Source material.
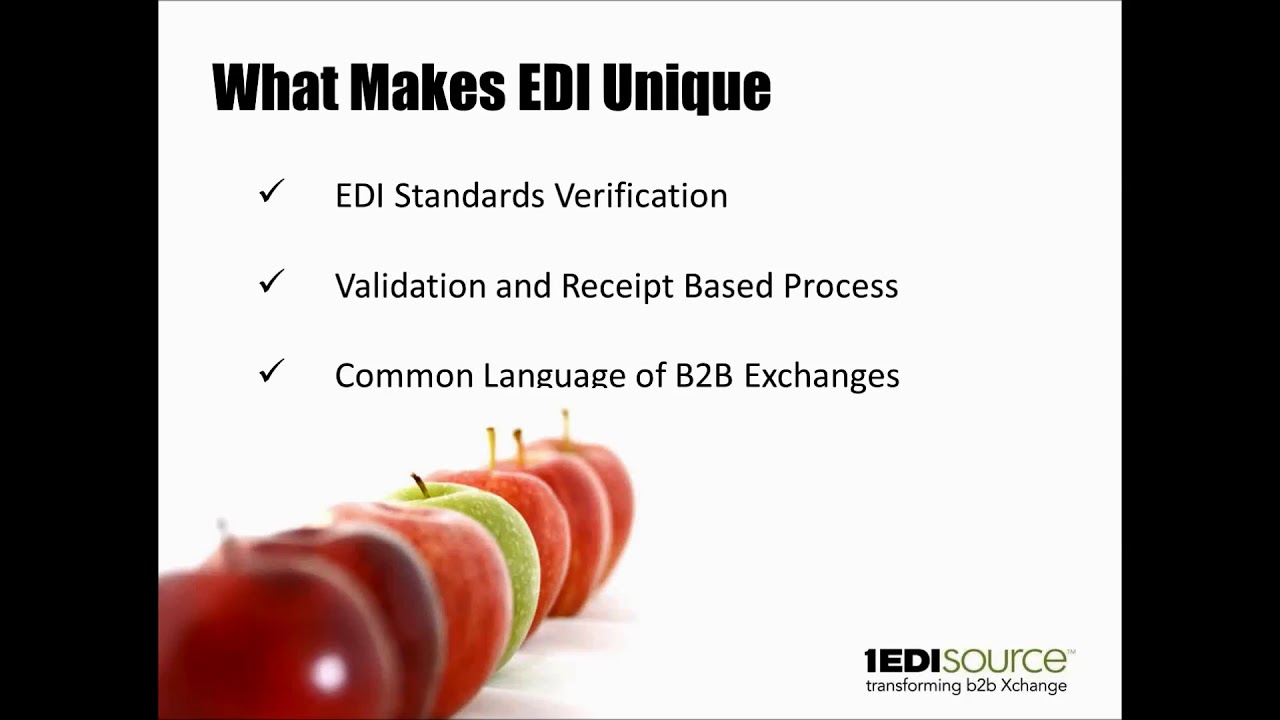 What Makes EDI Unique

✓ EDI Standards Verification

✓ Validation and Receipt Based Process

✓ Common Language of B2B Exchanges

1EDISOURCE™
transforming b2b Xchange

Task to complete.
Write out all the entries word for word, but drop the pictures.

Your response.
 What Makes EDI Unique

✓ EDI Standards Verification

✓ Validation and Receipt Based Process

✓ Common Language of B2B Exchanges

1EDISOURCE™
transforming b2b Xchange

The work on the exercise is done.